John Ford owed Ward Bond a favor, and the rest is TV Western history.

Before there was Wagon Train, there was the 1950 Western film Wagon Master. It starred Ward Bond and was the cowboy movie brainchild of influential director John Ford, whose iconic Western films launched the career of John Wayne himself. Wayne appeared in 24 Ford movies, including Wayne's big breakthrough film, Stagecoach. Yet, of all his films, it was Wagon Master that remained Ford's favorite.

Since Wagon Train was directly inspired by that motion picture, going so far as to even cast its star, that meant the TV show was a sauntering extension of what Ford first started.

Ford's stamp on the Western world is undeniable to fans of the genre. His work became so critically heralded that he attracted top acting talents to join his John Ford Stock Company. These were actors and actresses who routinely appeared in many of Ford's films, and because of that, their faces became as regular a fixture in Western movies.


Then, with the kind of serendipitous confluence that only happens in great Westerns, these two worlds collided directly. It was September 1960, and filming the fourth season of Wagon Train was underway. The story goes that Ford owed Wagon Train star Ward Bond a favor, and Bond cashed it in, asking the famous director to helm the Wagon Train episode "The Colter Craven Story."

Bond was already part of the John Ford Stock Company, appearing in just as many of Ford's movies as John Wayne did — 24.

For this episode, Ford pulled in 10 different actors from his company, including John Wayne, John Carradine, Ken Curtis, Mae Marsh, Willis Bouchey, Chuck Roberson, Cliff Lyons, Carleton Young and Hank Worden. If you love Ford's Western films, that makes "The Colter Craven Story" possibly the greatest all-star cast of any single TV Western episode.

Carleton Young stars as the nervous doctor Colter Craven, who joins the wagon train in the middle of a drought after he's already decided he's no longer fit to perform surgeries or administer care. The drama starts when his services become required and Bond's Major Seth Adams has to persuade the good doctor to do what he was trained to do. A sick boy urgently requires his care. 

A parallel storyline traces Adams' backstory in the Civil War, and that's where John Wayne comes into play. Near the end of the episode, Wayne takes on the role of General William Tecumseh Sherman and stays mostly in the shadows throughout his brief appearance. This may seem silly, to waste a major star's guest appearance by obscuring him completely. But for Wagon Train fans, it was pretty important to downplay Wayne in the scene, because he likely would've otherwise distracted from a thrilling moment when Adams gets promoted from Lieutenant to Major for his contributions in battle.

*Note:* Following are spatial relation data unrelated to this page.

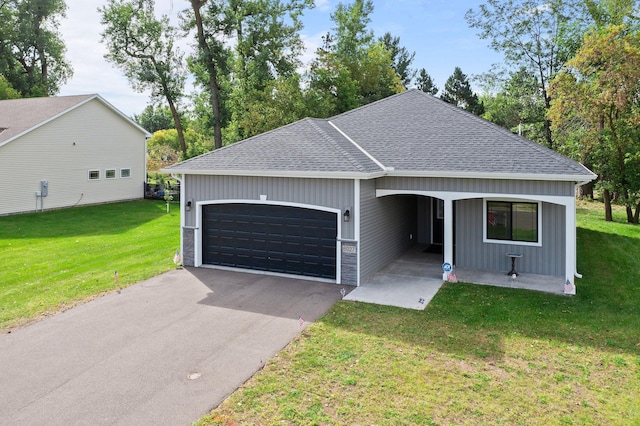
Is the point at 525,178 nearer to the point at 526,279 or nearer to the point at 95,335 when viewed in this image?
the point at 526,279

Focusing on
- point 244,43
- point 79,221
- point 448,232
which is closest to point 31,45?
point 244,43

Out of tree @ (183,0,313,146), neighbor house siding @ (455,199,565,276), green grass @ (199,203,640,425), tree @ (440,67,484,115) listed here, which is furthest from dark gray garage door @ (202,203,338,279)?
tree @ (440,67,484,115)

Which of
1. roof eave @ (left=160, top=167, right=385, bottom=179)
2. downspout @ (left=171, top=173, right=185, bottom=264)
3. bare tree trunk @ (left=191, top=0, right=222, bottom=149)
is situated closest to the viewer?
roof eave @ (left=160, top=167, right=385, bottom=179)

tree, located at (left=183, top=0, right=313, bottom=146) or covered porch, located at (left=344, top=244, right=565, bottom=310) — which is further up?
tree, located at (left=183, top=0, right=313, bottom=146)

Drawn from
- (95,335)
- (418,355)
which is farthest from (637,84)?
(95,335)

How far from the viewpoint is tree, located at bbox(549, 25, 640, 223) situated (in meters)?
18.7

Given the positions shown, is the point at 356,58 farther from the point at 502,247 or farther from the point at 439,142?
the point at 502,247

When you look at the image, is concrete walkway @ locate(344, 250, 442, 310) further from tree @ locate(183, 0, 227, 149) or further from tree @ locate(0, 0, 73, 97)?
tree @ locate(0, 0, 73, 97)

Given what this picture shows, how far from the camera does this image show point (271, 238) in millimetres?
11656

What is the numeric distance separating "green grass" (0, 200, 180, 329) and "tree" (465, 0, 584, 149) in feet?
81.8

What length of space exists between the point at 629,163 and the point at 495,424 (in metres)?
20.5

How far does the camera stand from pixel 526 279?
35.8 ft

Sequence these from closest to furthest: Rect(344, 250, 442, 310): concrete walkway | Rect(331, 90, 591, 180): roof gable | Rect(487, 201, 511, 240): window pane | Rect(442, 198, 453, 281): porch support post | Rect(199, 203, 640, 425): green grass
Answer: Rect(199, 203, 640, 425): green grass → Rect(344, 250, 442, 310): concrete walkway → Rect(331, 90, 591, 180): roof gable → Rect(442, 198, 453, 281): porch support post → Rect(487, 201, 511, 240): window pane

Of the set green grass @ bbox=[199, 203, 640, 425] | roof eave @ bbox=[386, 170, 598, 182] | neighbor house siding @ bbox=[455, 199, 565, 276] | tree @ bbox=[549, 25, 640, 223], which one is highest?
tree @ bbox=[549, 25, 640, 223]
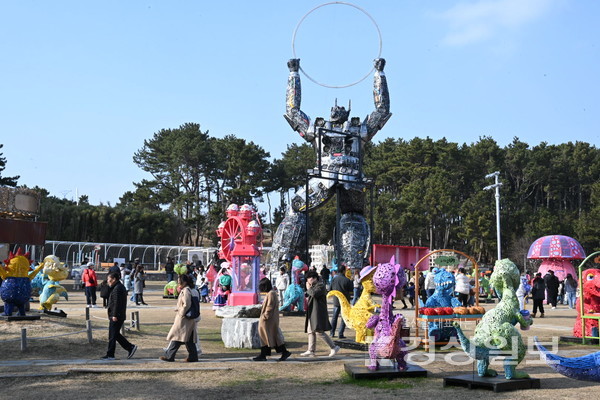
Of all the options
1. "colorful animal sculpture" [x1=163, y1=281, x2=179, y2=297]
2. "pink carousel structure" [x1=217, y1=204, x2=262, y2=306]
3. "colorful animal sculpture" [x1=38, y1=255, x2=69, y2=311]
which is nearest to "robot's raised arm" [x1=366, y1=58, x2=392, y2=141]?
"pink carousel structure" [x1=217, y1=204, x2=262, y2=306]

Ford stock company actor and Western star John Carradine's part is a little more central to the plot and also much more sinister. He steps in for a single scene as Park Cleatus, a greedy fort owner who spikes the price of his water to the drought-stricken wagon train. His hope is that the train will drop some goods along the way to spare the strength of their horses, and he can collect anything left behind.

Beyond all the Western star-power packed into the episode, there's Ford's direction itself, which is a marvel for any fan of magnetic storytelling. His signature attention to character development is smooth and intriguing, letting the story unwind as each character gets more and more defined. There are also beautiful views of Western landscapes interspersed between tense dramatic exchanges, making it as captivating to watch on your TV as Wagon Master was on the big screen.

And there's a very natural reason why that's the case. The episode uses actual footage from Wagon Master. That's why Bond's costume also had to match his outfit from the movie, where he played wagon master Elder Wiggs. You can see Bond wearing the costume in Wagon Train below:

On a somber note, when the episode finally aired in November 1960, Bond had passed from a heart attack just 18 days before. Bond would posthumously appear in 11 more episodes of Wagon Train after "The Colter Craven Story" aired.

For fans of the original wagon master, remember we have Bond to thank not just for launching Wagon Train's legacy, but also for bringing a full John Ford Stock Company production to his loyal TV audience.